她看着坐在對面的成桓,覺得非常奇怪:長久不來的這個人,為何突然跑來,說要跟她一起用早膳。
“你盯着朕做什麽,朕臉上有飯粒嗎?”成桓扒拉了一大口飯,腮幫子鼓鼓的,有一種孩童的可愛。
長得好看的人,連吃飯都是一道賞心悅目的風景。江莫憂暗罵自己定力不足,一邊笑道:“沒有,臣妾只是奇怪,皇上為何悄無聲息地過來,也不遣人通報一聲。”她看了看桌上的菜色,實在算不得好,她本來不打算吃早飯,是讓小廚房臨時做出來的,難免簡陋。
成桓循着她的目光看去,暗暗感嘆:想不到皇後的日子過得這樣清苦,倒叫他生出一份同情。

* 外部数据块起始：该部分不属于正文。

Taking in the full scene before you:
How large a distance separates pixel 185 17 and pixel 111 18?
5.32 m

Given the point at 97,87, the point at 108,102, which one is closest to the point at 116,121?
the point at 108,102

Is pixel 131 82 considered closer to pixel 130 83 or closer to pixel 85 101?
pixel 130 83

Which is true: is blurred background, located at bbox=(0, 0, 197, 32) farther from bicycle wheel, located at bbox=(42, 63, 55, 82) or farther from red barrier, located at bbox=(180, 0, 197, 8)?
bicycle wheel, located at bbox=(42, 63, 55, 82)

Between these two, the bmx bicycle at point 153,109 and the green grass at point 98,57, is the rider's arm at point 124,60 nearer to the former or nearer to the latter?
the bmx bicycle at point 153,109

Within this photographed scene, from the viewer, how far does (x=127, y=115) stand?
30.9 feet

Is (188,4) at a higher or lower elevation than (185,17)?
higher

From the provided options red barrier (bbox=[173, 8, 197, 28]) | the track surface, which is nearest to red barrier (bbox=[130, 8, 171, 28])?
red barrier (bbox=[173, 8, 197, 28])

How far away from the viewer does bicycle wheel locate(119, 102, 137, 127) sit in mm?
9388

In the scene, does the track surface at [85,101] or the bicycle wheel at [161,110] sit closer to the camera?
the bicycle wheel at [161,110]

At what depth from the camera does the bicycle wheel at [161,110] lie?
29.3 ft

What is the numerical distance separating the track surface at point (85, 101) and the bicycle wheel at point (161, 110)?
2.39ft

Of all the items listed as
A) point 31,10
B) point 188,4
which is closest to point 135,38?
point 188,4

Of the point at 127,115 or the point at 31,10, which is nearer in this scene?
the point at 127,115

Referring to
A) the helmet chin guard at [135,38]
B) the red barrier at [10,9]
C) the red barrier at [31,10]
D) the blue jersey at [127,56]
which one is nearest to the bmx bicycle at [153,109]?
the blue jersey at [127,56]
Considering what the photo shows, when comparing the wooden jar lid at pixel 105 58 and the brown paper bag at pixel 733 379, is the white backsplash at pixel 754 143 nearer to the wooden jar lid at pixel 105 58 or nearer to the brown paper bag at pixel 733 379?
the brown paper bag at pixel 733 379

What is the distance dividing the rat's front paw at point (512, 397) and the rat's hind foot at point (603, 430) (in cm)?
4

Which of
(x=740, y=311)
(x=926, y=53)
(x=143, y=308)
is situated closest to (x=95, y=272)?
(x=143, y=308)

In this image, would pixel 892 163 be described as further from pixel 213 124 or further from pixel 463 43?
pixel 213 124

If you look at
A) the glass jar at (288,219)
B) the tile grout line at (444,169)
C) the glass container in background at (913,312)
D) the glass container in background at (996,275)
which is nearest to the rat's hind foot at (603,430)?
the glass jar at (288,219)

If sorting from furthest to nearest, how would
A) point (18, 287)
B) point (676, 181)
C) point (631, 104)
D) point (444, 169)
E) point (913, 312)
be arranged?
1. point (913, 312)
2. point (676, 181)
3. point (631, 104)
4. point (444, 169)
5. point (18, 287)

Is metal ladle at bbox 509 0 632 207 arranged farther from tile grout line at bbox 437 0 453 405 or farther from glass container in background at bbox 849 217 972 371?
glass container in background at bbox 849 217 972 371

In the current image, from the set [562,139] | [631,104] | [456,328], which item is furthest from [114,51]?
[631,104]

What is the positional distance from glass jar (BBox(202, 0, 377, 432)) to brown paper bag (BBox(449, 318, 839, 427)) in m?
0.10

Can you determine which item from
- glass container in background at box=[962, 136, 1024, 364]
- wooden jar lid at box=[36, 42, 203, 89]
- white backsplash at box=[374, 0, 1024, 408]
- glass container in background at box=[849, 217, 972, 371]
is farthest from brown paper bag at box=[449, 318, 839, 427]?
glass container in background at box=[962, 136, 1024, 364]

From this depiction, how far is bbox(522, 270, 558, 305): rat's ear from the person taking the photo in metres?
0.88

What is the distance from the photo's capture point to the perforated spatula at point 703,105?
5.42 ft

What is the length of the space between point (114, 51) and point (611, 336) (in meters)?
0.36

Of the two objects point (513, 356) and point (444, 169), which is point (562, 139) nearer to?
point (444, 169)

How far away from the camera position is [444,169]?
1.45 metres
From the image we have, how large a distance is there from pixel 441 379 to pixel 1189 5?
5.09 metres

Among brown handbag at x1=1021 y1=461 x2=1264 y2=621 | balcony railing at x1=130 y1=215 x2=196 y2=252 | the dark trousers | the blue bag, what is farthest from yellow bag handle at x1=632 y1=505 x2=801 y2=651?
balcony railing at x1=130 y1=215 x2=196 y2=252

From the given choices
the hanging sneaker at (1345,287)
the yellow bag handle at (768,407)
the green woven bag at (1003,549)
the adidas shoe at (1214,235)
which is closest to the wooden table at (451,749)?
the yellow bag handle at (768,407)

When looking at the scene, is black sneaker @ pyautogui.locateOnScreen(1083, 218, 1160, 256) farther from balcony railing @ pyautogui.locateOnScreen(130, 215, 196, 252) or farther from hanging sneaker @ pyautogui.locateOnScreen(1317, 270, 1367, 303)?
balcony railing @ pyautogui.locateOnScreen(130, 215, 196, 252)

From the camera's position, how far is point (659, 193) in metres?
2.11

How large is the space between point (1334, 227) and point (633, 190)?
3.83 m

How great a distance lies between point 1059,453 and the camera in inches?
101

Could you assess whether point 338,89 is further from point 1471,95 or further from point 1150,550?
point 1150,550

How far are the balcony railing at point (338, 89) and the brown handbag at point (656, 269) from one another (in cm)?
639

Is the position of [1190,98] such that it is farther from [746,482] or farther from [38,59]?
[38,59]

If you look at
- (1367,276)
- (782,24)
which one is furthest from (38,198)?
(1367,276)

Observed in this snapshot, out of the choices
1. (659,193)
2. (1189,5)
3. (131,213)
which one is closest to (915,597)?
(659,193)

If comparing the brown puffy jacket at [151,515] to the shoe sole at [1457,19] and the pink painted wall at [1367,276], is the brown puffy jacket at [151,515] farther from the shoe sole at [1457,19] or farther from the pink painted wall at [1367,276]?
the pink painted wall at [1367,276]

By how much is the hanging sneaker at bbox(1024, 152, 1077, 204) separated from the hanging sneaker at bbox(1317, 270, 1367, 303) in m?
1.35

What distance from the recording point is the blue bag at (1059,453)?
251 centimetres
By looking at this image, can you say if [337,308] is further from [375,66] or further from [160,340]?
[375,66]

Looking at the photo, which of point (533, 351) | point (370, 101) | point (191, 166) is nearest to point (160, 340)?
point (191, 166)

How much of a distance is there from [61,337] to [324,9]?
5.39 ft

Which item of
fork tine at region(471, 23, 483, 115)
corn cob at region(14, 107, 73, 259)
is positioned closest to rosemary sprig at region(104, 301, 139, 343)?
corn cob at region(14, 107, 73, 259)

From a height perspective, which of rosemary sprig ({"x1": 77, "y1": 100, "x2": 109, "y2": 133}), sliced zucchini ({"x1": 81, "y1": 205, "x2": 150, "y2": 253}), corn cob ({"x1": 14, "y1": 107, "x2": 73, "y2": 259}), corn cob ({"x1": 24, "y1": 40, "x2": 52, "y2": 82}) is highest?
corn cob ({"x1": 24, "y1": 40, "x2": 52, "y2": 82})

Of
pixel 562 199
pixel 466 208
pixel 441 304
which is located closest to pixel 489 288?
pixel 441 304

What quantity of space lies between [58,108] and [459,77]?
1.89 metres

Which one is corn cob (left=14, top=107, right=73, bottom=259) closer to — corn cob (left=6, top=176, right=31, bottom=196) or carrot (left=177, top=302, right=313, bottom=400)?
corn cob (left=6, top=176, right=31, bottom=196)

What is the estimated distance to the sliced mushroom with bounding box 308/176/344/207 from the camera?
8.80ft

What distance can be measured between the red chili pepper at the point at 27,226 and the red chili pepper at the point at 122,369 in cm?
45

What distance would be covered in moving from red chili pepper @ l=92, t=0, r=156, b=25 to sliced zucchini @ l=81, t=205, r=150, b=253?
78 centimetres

想到這裏,他溫情的夾起一塊醬色的紅燒肉,滿面笑容地放到江莫憂碗裏,殷勤道:“快吃。”
皇上親自夾菜,這是何等的榮光,連最得寵的妃子也未必能享有呢。江莫憂不免受寵若驚,可惜她天生對肥肉抱着抵觸情緒,連半肥半瘦的五花肉都不行,更何況她現在還在節食階段,因此便想婉拒:“不必勞煩皇上,臣妾自己動手就行了。”便要将那塊肉挪回去。
成桓的面容沉下來,他的筷子壓在江莫憂筷上,盡管他一句話也不說,散發的氣勢卻足夠迫人。
皇上的恩賜,從來只能接受,不能拒絕,不管是好是壞。五花肉也是一種恩賜。
江莫憂覺得手上的筷子仿佛有千斤重,她苦着臉,慢慢将那塊肉移向嘴邊,閉着眼,一鼓作氣地咽下去,如同吞下一顆炸彈。
成桓這才露出滿意的微笑,他一邊往江莫憂碗裏夾進更多的菜,一邊恍若無意地問道:“皇後,你是何時學會洑水的呀?”
皇上的每一個問題都必須謹慎回答,江莫憂可不能像敷衍容心那樣,說自己在夢裏學會的,她又不是李白,可以夢中作詩。
她忽然靈機一動,記起自己原本的計謀,便擺出一副幽怨的模樣來:“臣妾長期避居深宮,閑來無事,偶有戲水之念,如此漸漸習得。”很好,完美地刻畫出一個楚楚可憐的深宮婦人形象。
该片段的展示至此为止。